Regarding vaults, the general manager of Brink’s in Singapore, Baskaran Narayanan, said, “We need additional capacity, so we have to take further space.” He added, “There’s a surge in demand for precious metals in Asia, and one can see the focus and movement from the west to the east.” (Source: Larkin, N., et al., “Gold Flows East as Bars Recast for Chinese Defying Slump,” Bloomberg, January 28, 2014.)
Mints cannot meet the demand. The Austrian Mint, for example, was forced to hire more employees and add more time to the daily shifts worked. This wasn’t enough. Even while operating 24 hours a day to meet the gold bullion demand, the mint is failing. (Source: Roy, D., “Gold Mint Runs Overtime in Race to Meet World Coin Demand,” Bloomberg, January 27, 2014.)
But there’s something else happening that could cause a further increase in the demand for gold bullion, and that’s a currency crisis in the emerging markets. Currencies in countries like Turkey, Russia, South Africa, and Argentina have seen massive declines. The central banks look worried. The central banks of Turkey and South Africa have raised their short-term interest rates. This move is creating uncertainty that may cause investors to run to safety, which is what gold bullion is usually considered to be in these situations.
Looking at the charts, gold bullion prices also show an interesting development.

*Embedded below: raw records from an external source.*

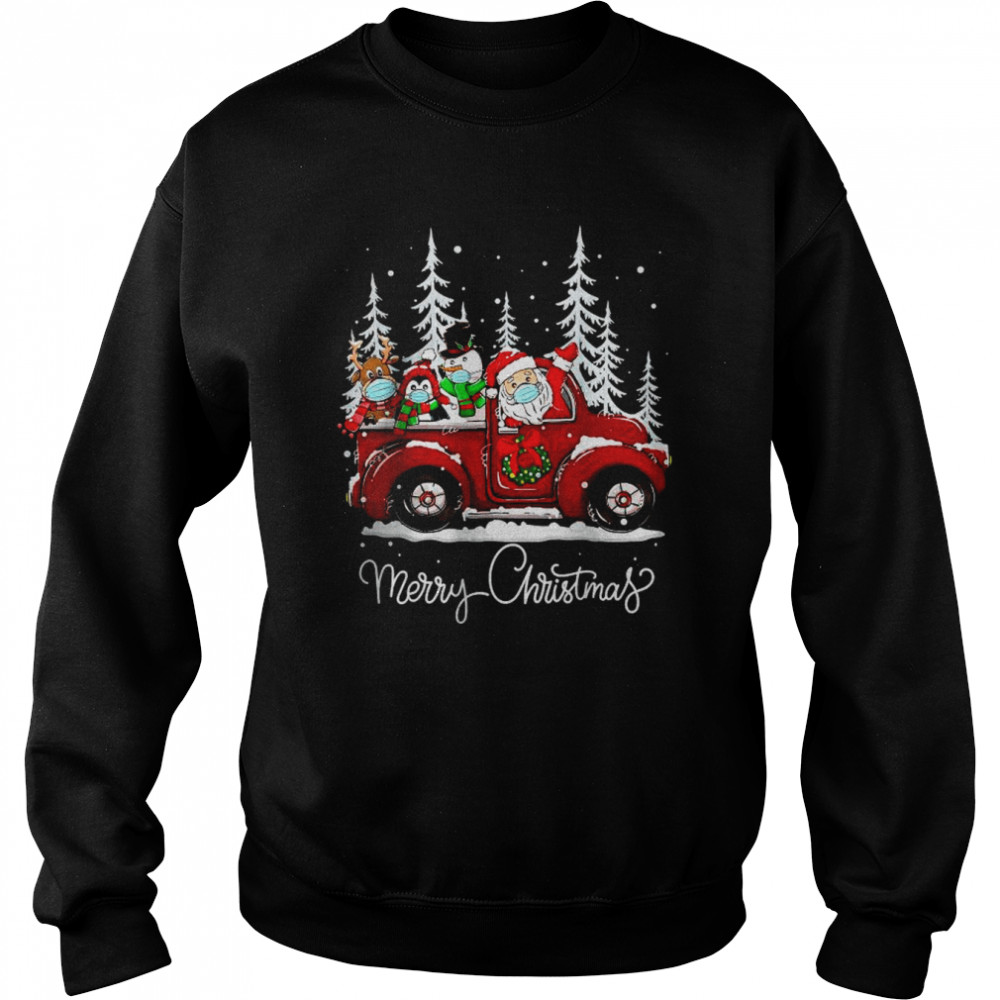 Merry Christmas Tree Buffalo Plaid Red Truck T-Shirt Merry Christmas Tree Buffalo Plaid Red Truck T-Shirt
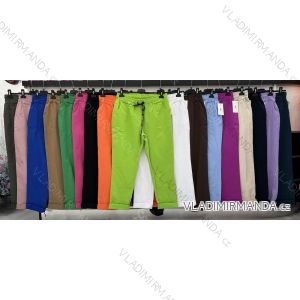 Nohavice dlhé strečové dámske nadrozmer (XL-5XL) TALIANSKA MÓDA IMWD232127
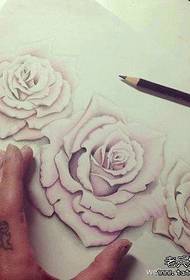 skupina rukopisa tetovaža ruža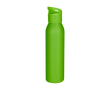 Enkelwandige RVS drinkfles van gerecycled staal 650 ml kleur neon groen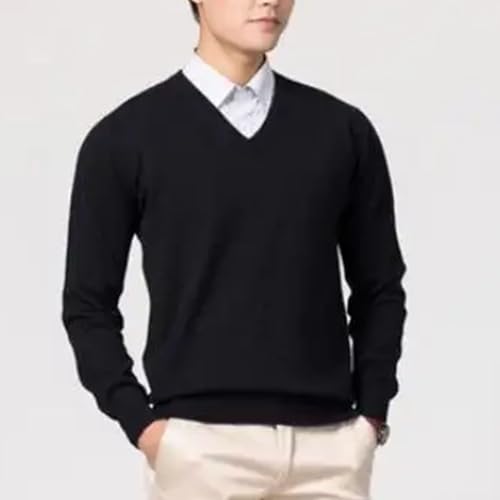 Cashmere Cotton Blend Pullover Sweater Mens Autumn Winter Warm Jumper Casual Knitted Fashion Comfortable2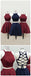 Simple Two Pieces Halter Burgundy Cheap Short Homecoming Dresses 2018, BDY0338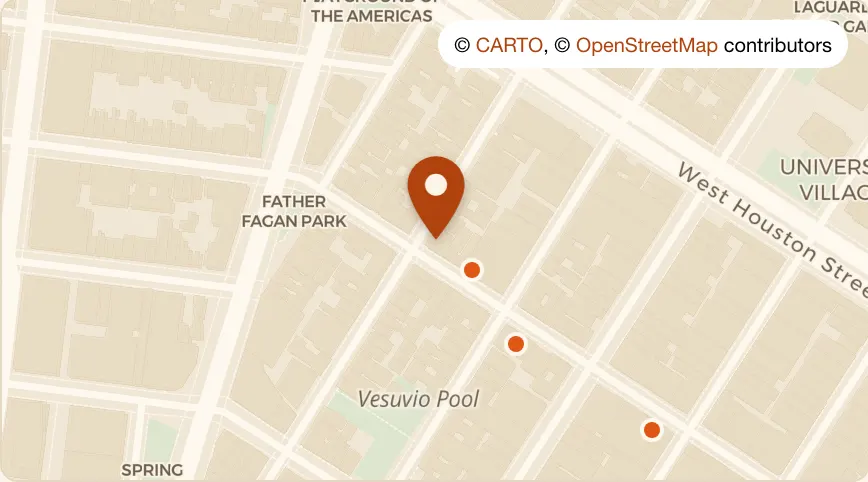 Map: The Dutch at 131 Sullivan Street, SoHo
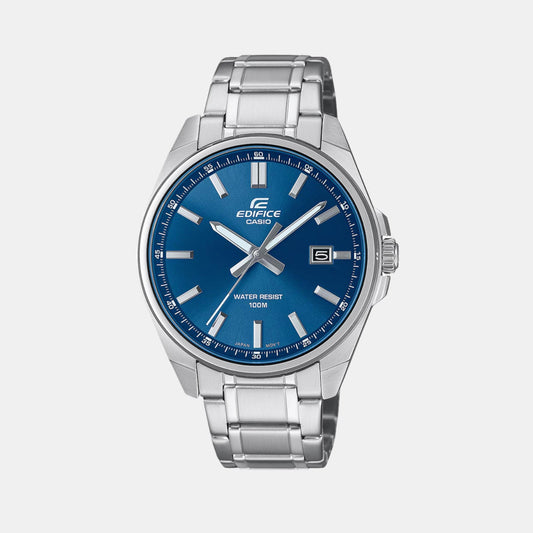 Edifice Men Quartz Blue Dial Analog Stainless Steel Watch ED619
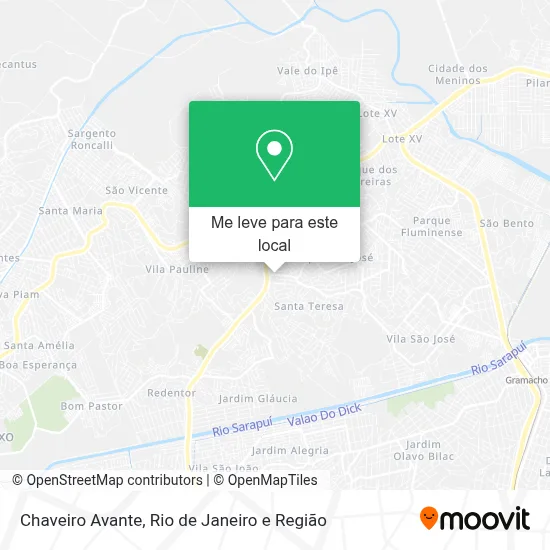 Chaveiro Avante mapa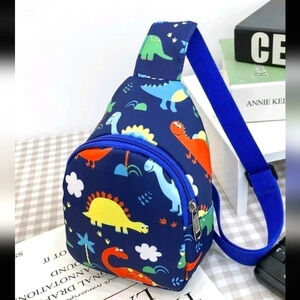 Mini childrens dinosaur zipper backpack purse bag shoulder satchel kids child bo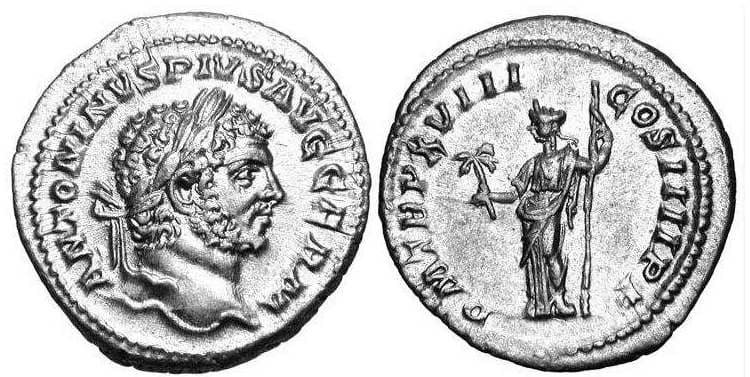 RIC 268 Sear 6841 Caracalla AR Denarius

Please see the chart below.
Chart courtesy of www.StockCharts.com
The downtrend in gold bullion prices, which had been in since September of 2013, seems to be broken (look at the black line in the chart above). We also notice that gold bullion prices have broken above their 50-day moving average (MA)—a move that shows there’s a bullish presence in the short term (see the circled area and the blue line).

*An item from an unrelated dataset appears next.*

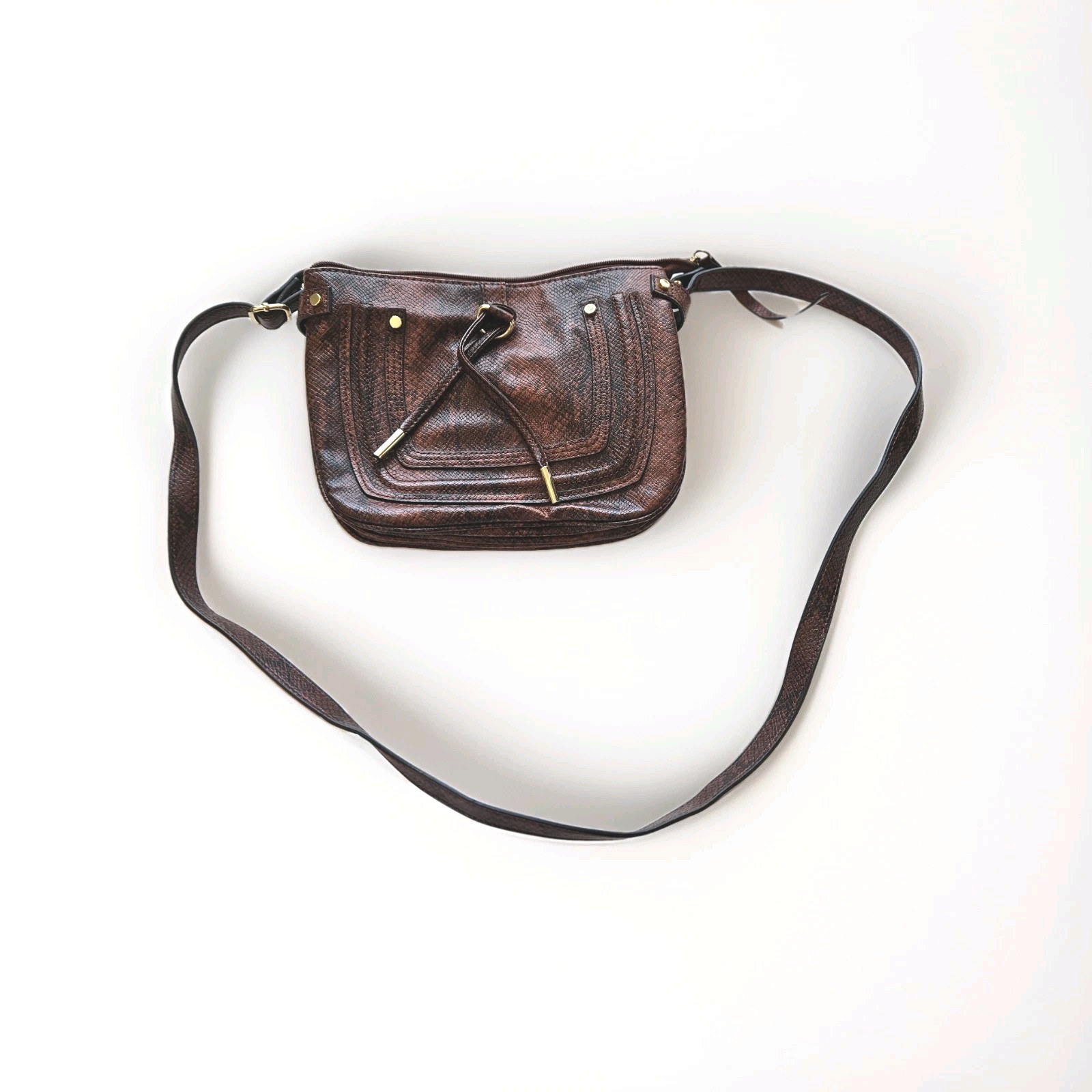 A.N.A NEW APROACH WOMEN SHOULDER BAG WITH ADJUSTABLE STRAP, PHYTHON EFFECT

With all this happening, my opinion on gold bullion hasn’t changed. I remain bullish on the yellow metal, because I believe the demand and supply situation will cause prices to increase. I can’t place a specific target on where gold bullion will end in 2014, but it might just surprise investors.
Those investors who believe gold bullion prices will increase further may profit from the move by looking at gold producers that have proven reserves in safe geographic areas. Massive discounts are still available despite the gold sector increasing roughly 10% since the beginning of the year.